[Begin Data extract]

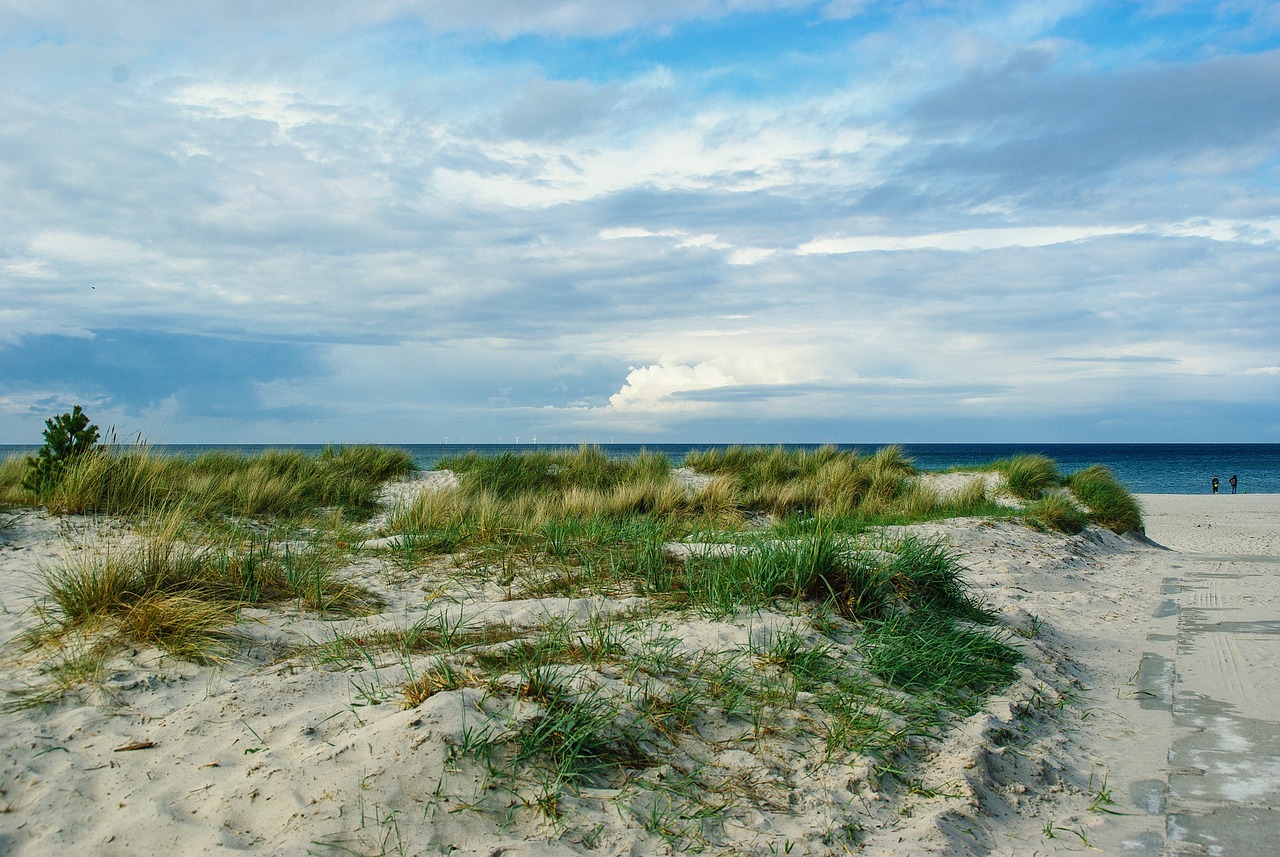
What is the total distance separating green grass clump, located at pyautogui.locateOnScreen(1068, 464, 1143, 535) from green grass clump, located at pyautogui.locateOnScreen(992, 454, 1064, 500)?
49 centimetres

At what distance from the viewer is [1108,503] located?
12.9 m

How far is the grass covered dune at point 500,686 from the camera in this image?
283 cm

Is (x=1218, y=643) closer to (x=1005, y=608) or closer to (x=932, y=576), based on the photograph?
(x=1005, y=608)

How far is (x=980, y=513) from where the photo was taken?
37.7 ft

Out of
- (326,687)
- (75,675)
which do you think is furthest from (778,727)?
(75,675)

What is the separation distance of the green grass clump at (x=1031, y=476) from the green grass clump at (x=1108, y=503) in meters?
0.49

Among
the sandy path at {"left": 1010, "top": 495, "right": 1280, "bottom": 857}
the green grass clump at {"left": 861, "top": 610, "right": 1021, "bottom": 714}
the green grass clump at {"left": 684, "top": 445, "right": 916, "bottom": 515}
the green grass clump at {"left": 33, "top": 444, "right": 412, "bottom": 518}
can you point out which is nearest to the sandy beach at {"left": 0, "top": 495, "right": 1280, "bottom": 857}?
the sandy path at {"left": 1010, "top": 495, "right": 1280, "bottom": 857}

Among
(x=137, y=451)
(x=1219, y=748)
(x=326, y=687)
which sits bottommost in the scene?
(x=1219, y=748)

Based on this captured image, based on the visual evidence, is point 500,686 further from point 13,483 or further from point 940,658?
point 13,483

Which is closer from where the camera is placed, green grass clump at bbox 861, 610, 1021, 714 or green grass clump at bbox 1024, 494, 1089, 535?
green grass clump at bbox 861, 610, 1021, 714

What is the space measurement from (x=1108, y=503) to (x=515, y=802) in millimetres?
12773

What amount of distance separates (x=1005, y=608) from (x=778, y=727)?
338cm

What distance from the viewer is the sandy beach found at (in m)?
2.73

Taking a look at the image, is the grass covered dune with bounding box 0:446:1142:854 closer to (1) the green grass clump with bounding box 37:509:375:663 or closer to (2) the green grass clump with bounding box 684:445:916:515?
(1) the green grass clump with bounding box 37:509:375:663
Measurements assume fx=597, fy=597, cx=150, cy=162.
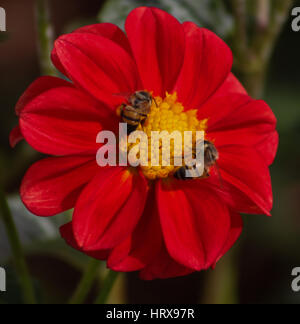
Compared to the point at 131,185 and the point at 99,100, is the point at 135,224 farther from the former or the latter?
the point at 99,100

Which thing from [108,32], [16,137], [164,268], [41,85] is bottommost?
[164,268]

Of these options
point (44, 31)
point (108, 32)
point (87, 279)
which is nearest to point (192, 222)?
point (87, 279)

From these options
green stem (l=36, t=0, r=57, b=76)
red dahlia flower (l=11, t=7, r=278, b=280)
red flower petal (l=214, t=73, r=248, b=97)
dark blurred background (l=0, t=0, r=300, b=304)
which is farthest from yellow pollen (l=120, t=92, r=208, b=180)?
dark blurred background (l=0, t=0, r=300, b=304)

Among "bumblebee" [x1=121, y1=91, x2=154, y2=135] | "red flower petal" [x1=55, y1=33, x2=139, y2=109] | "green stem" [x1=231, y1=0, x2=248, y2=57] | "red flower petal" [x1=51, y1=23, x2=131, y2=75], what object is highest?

[End Data extract]

### What the task asks
Output every entry verbatim. Pictures do not belong in the copy.

### Written response
What is the total distance separating green grass clump, located at pyautogui.locateOnScreen(1068, 464, 1143, 535) from green grass clump, located at pyautogui.locateOnScreen(992, 454, 1064, 500)?
49 centimetres

At what distance from the viewer is [1108,503] located?
12.9 m

How far is the grass covered dune at point 500,686 from the camera in this image?
283 cm

Is (x=1218, y=643) closer to (x=1005, y=608) or closer to (x=932, y=576), based on the photograph?
(x=1005, y=608)

How far is (x=980, y=513) from where the photo was taken?
37.7 ft

Out of
- (326,687)
- (75,675)
which do you think is furthest from (778,727)?
(75,675)

What is the separation distance of the green grass clump at (x=1031, y=476) from the green grass clump at (x=1108, y=503) in meters?
0.49

Among
the sandy path at {"left": 1010, "top": 495, "right": 1280, "bottom": 857}
the green grass clump at {"left": 861, "top": 610, "right": 1021, "bottom": 714}
the green grass clump at {"left": 684, "top": 445, "right": 916, "bottom": 515}
the green grass clump at {"left": 33, "top": 444, "right": 412, "bottom": 518}
can you point out which is nearest to the sandy beach at {"left": 0, "top": 495, "right": 1280, "bottom": 857}?
the sandy path at {"left": 1010, "top": 495, "right": 1280, "bottom": 857}

Among
(x=137, y=451)
(x=1219, y=748)
(x=326, y=687)
which sits bottommost in the scene?
(x=1219, y=748)

Based on this captured image, based on the visual evidence, is point 500,686 further from point 13,483 or further from point 940,658?
point 13,483

Which is closer from where the camera is placed, green grass clump at bbox 861, 610, 1021, 714 or green grass clump at bbox 1024, 494, 1089, 535?
green grass clump at bbox 861, 610, 1021, 714

What is the space measurement from (x=1108, y=503) to (x=515, y=802) in millimetres?
12773

What amount of distance separates (x=1005, y=608) from (x=778, y=727)?
338cm

What distance from the viewer is the sandy beach found at (in m)?
2.73

Taking a look at the image, is the grass covered dune with bounding box 0:446:1142:854 closer to (1) the green grass clump with bounding box 37:509:375:663 or closer to (2) the green grass clump with bounding box 684:445:916:515?
(1) the green grass clump with bounding box 37:509:375:663
Measurements assume fx=597, fy=597, cx=150, cy=162.
Compared to the point at 131,185 and the point at 99,100, is the point at 135,224 farther from the former or the latter?
the point at 99,100

Which thing from [108,32], [16,137], [164,268], [41,85] is bottommost?
[164,268]

Of these options
point (44, 31)
point (108, 32)
point (87, 279)
which is nearest to point (192, 222)?
point (87, 279)

From these options
green stem (l=36, t=0, r=57, b=76)
red dahlia flower (l=11, t=7, r=278, b=280)
red flower petal (l=214, t=73, r=248, b=97)
dark blurred background (l=0, t=0, r=300, b=304)
which is farthest from yellow pollen (l=120, t=92, r=208, b=180)?
dark blurred background (l=0, t=0, r=300, b=304)

Among "bumblebee" [x1=121, y1=91, x2=154, y2=135] | "red flower petal" [x1=55, y1=33, x2=139, y2=109] | "green stem" [x1=231, y1=0, x2=248, y2=57] | "red flower petal" [x1=51, y1=23, x2=131, y2=75], what object is highest?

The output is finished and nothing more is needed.